Work required
What is the number of lines below that contain the word "United"? Give only that number.
═══ Data shown ═══
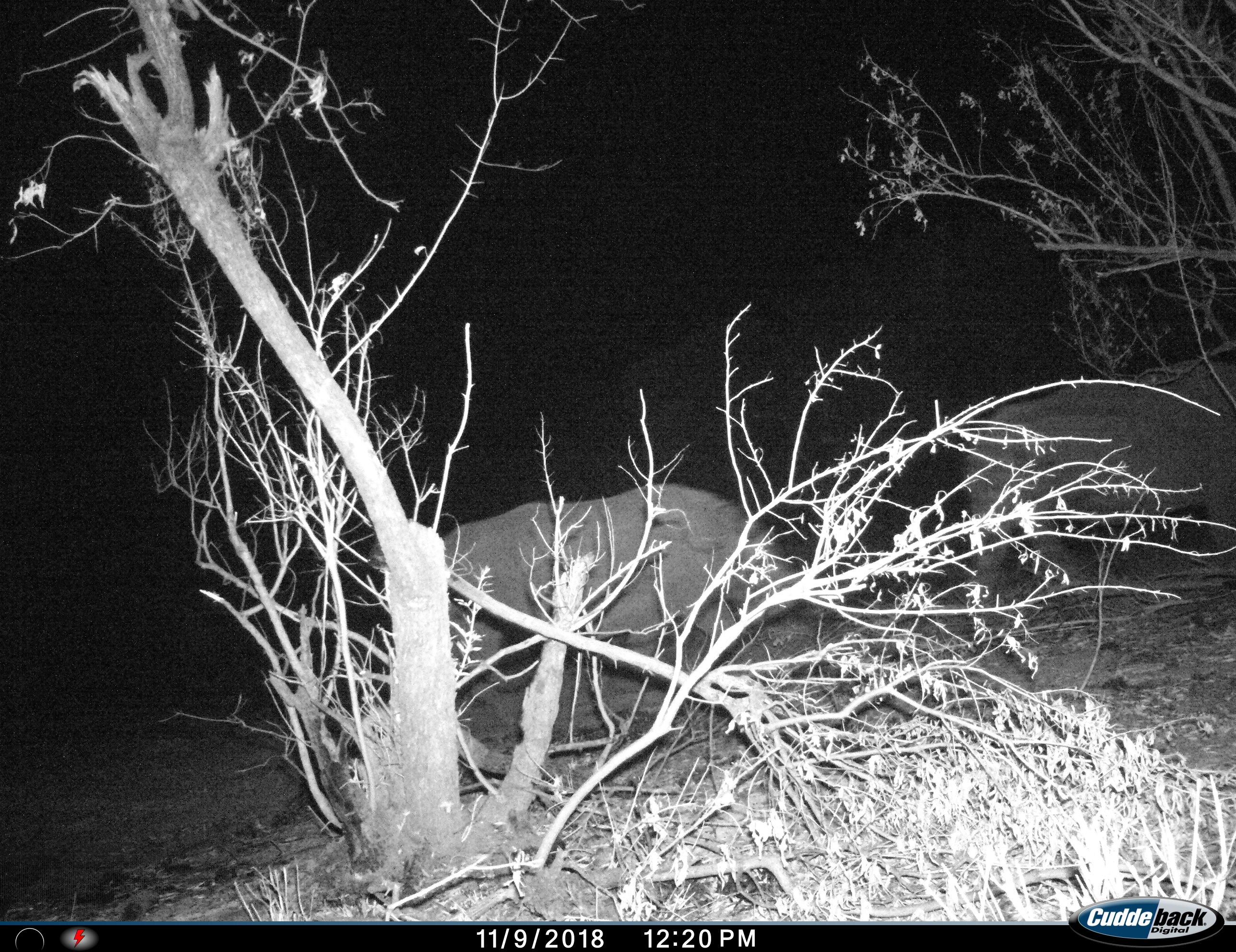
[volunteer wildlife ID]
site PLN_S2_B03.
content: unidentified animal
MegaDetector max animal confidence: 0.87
═══
═══ Data shown ═══
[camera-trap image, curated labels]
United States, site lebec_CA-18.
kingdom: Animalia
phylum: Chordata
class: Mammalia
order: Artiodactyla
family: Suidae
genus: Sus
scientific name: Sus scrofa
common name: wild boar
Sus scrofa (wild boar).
═══
═══ Data shown ═══
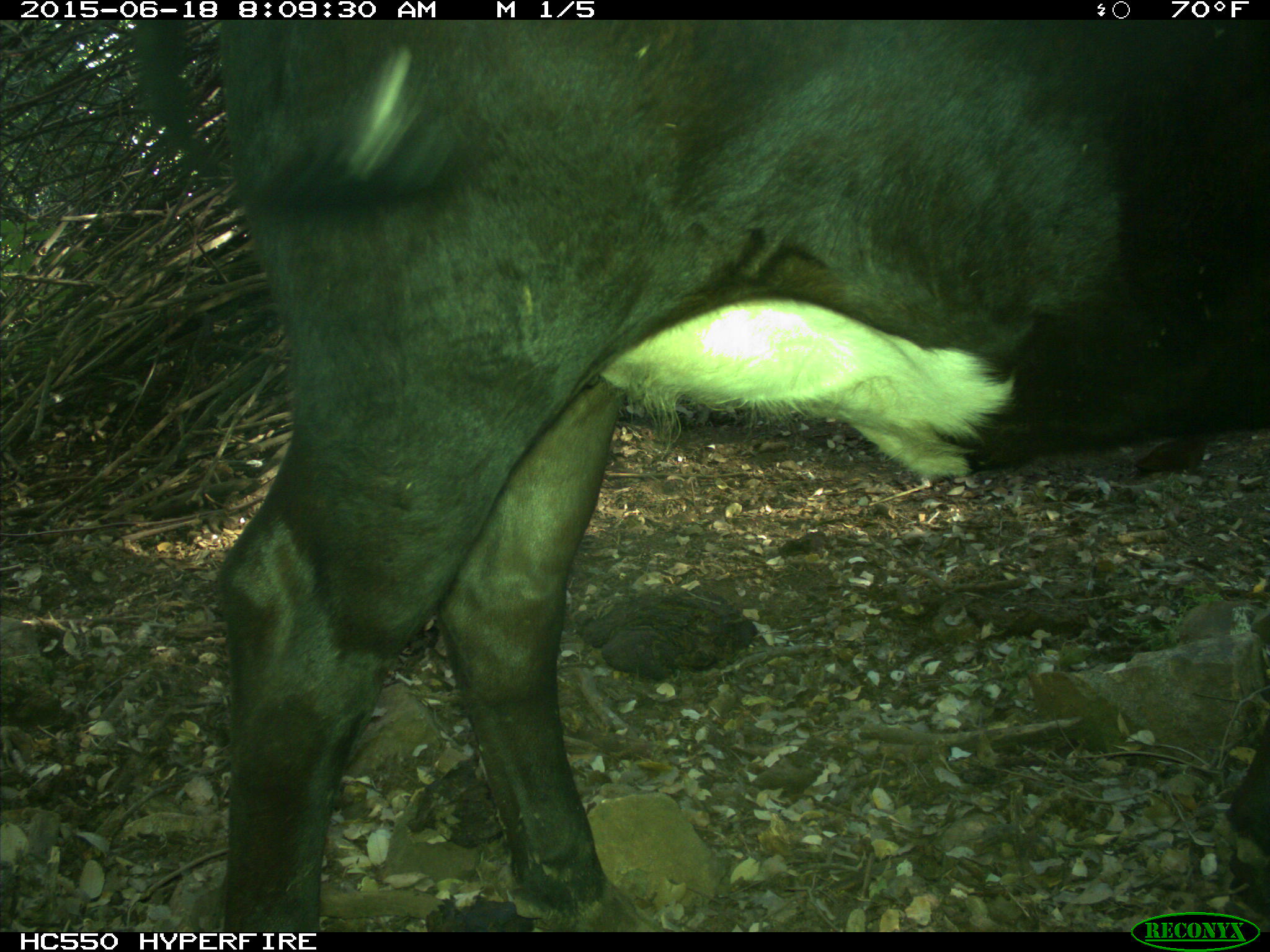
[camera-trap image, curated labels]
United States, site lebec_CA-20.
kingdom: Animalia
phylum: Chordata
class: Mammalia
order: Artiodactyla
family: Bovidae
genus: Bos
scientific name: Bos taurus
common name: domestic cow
═══
Answer section
2